**Leestekst:**
==*==

HOE BEOORDEEL JE EEN KANDIDAAT-COMMISSARIS?

Voer voor de corporate governance-discussie

Aan de Amigoe van 18 juni 2014 ontleen ik het volgende citaat: “Op Curaçao heeft een openbare aanbesteding voor aannemers geen toegevoegde waarde en is het ook niet doelmatig, gezien het beperkt aantal capabele aannemers op het eiland. Dit meldt minister Earl Balborda (Verkeer, Vervoer en Ruimtelijke Planning, PNP) in een brief die hij naar de Raad van Ministers (RvM) heeft gestuurd en waarin hij melding maakt van zijn voorstel om geen openbare aanbesteding te houden voor het uitbesteden van de projecten die vallen onder de Inhaalslag Onderhoud Openbare wegen Curaçao.

Als we de eerste zin anders invullen krijgen we het volgende resultaat: “In Curaçao heeft een profielschets voor commissarissen van overheidsbedrijven, die voldoet aan internationale standaarden, geen toegevoegde waarde en is ook niet doelmatig, gezien het beperkt aantal capabele commissarissen op het eiland.

Ik zeg niet dat deze stelling juist is, maar het is er wel een die behoorlijk prikkelt. Kiezen we uit het lokaal beschikbare aanbod de mensen die het “minst slecht” zijn? En leggen we daarom de lat lager omdat we anders de raad van commissarissen niet met lokale mensen gevuld krijgen?

==*==

**Aangeleverde gegevens:**
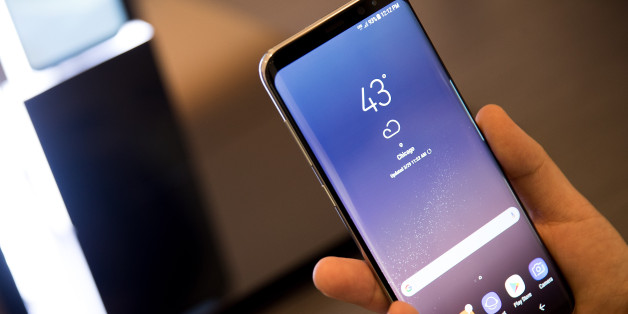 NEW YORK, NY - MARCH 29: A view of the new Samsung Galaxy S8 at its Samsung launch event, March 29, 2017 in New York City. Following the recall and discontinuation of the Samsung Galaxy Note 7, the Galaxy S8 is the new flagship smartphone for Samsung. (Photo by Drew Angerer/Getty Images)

==*==

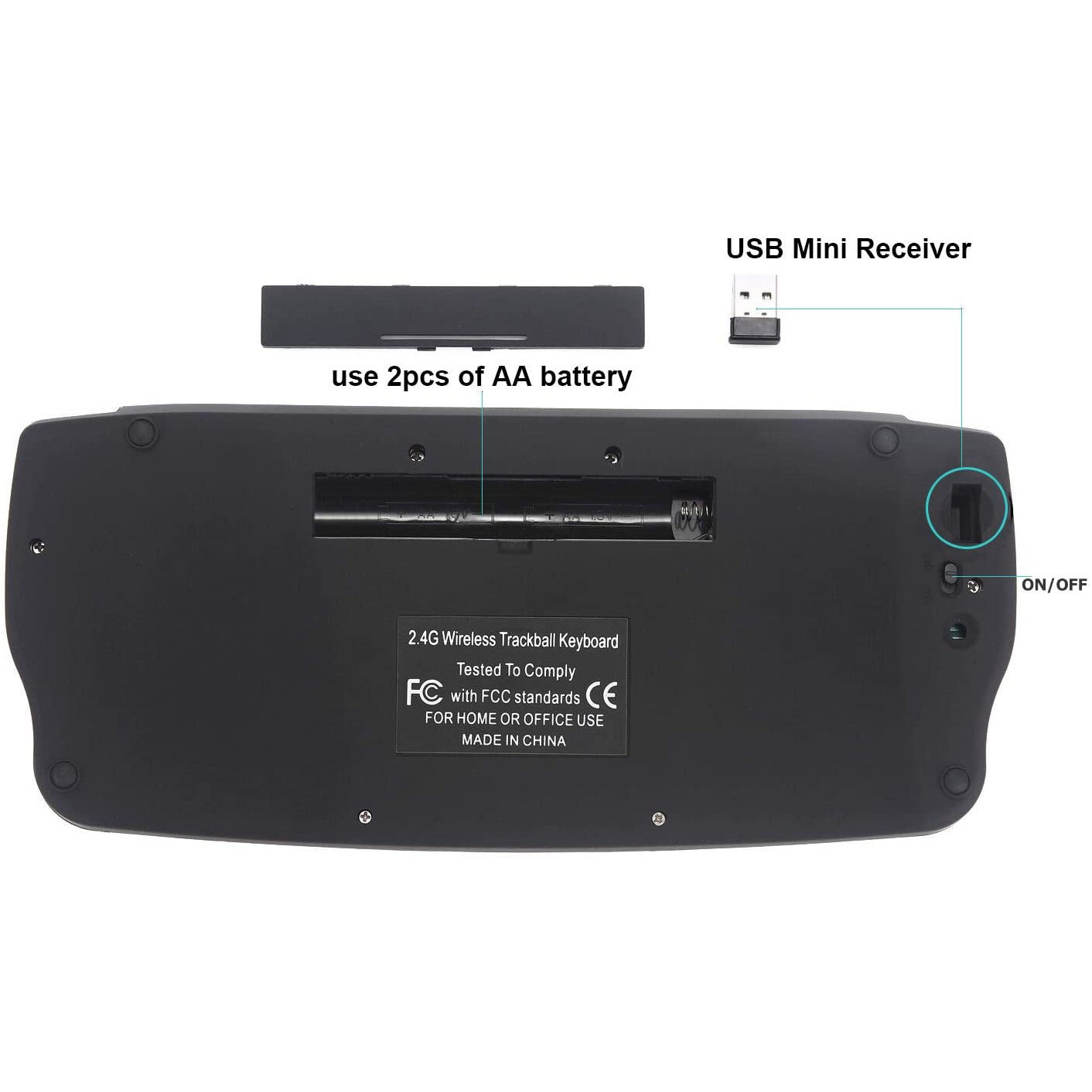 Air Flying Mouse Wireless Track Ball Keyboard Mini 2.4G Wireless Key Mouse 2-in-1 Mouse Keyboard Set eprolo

==*==

**Opdracht:** Geef uit de leestekst letterlijk het gedeelte terug vanaf "Ik zeg niet" tot en met "mensen gevuld krijgen?".

**Schriftelijk antwoord:**
Ik zeg niet dat deze stelling juist is, maar het is er wel een die behoorlijk prikkelt. Kiezen we uit het lokaal beschikbare aanbod de mensen die het “minst slecht” zijn? En leggen we daarom de lat lager omdat we anders de raad van commissarissen niet met lokale mensen gevuld krijgen?